Symptoms were parallel to the size of the tumor only in the anterior group. The same applies to the bronchoscopic findings.
6 out of 9 cases showed difference of both lung function as seen in the bronchospirometry. One case, a small neurofibroma of the mediastinum originating from intercostal nerve showed distince difference between both lungs.

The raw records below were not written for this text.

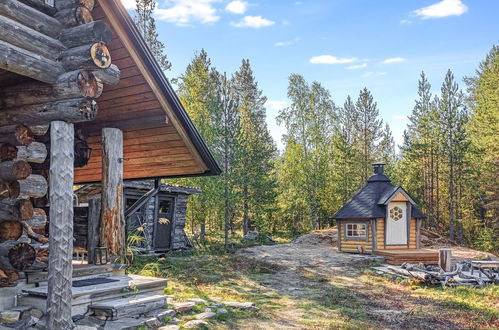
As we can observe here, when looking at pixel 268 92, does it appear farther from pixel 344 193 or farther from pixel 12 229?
pixel 12 229

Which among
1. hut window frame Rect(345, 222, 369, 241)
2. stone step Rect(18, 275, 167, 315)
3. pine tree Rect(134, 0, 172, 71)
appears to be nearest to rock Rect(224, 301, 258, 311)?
stone step Rect(18, 275, 167, 315)

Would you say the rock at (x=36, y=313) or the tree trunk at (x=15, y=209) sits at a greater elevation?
the tree trunk at (x=15, y=209)

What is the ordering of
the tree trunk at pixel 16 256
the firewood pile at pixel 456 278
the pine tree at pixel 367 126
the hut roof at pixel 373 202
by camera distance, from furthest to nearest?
the pine tree at pixel 367 126, the hut roof at pixel 373 202, the firewood pile at pixel 456 278, the tree trunk at pixel 16 256

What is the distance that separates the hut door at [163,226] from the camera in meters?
20.2

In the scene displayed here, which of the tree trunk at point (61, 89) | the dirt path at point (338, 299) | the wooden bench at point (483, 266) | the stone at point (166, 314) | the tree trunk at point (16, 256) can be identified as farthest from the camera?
the wooden bench at point (483, 266)

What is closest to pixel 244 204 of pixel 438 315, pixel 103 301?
pixel 438 315

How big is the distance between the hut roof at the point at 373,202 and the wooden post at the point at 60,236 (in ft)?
58.5

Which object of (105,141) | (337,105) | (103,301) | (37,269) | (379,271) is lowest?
(379,271)

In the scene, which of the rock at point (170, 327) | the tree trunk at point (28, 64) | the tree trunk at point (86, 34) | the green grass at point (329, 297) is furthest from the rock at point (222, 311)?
the tree trunk at point (86, 34)

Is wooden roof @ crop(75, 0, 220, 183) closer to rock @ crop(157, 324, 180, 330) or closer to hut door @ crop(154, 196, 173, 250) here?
rock @ crop(157, 324, 180, 330)

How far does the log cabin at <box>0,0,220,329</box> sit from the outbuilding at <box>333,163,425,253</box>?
15.0 meters

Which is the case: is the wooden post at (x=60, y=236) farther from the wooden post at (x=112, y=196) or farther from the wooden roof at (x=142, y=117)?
the wooden post at (x=112, y=196)

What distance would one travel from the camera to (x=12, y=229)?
20.9 ft

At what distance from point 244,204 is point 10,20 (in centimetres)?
2652
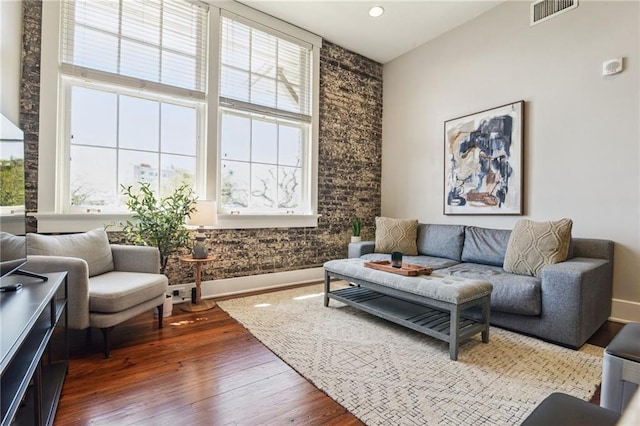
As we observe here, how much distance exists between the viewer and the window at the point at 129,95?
282 cm

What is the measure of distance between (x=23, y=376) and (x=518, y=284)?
9.64 ft

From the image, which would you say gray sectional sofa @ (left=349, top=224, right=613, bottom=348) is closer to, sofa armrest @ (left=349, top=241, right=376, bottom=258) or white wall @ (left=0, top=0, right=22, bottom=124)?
sofa armrest @ (left=349, top=241, right=376, bottom=258)

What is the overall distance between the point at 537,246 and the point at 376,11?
315 cm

How Long Can a Man Survive After a Long Coma Due to Asphyxia at Bronchoscopy

Authors reported a thirty-nine years old man who had been suffering from the carcinoma of thyroid gland and pneumoconiosis and then who was dead after a long coma about 126 days due to dyspnea at bronchoscopy.
This coma might be proper to name “protracted unconciousness” and during this condition, he continued being decerebrated rigidity with his general voluntary muscles spasmodic. The result of pathological sections was that there was apparently proved the wide-spreaded softening in superficial brain cortex and in brain stem.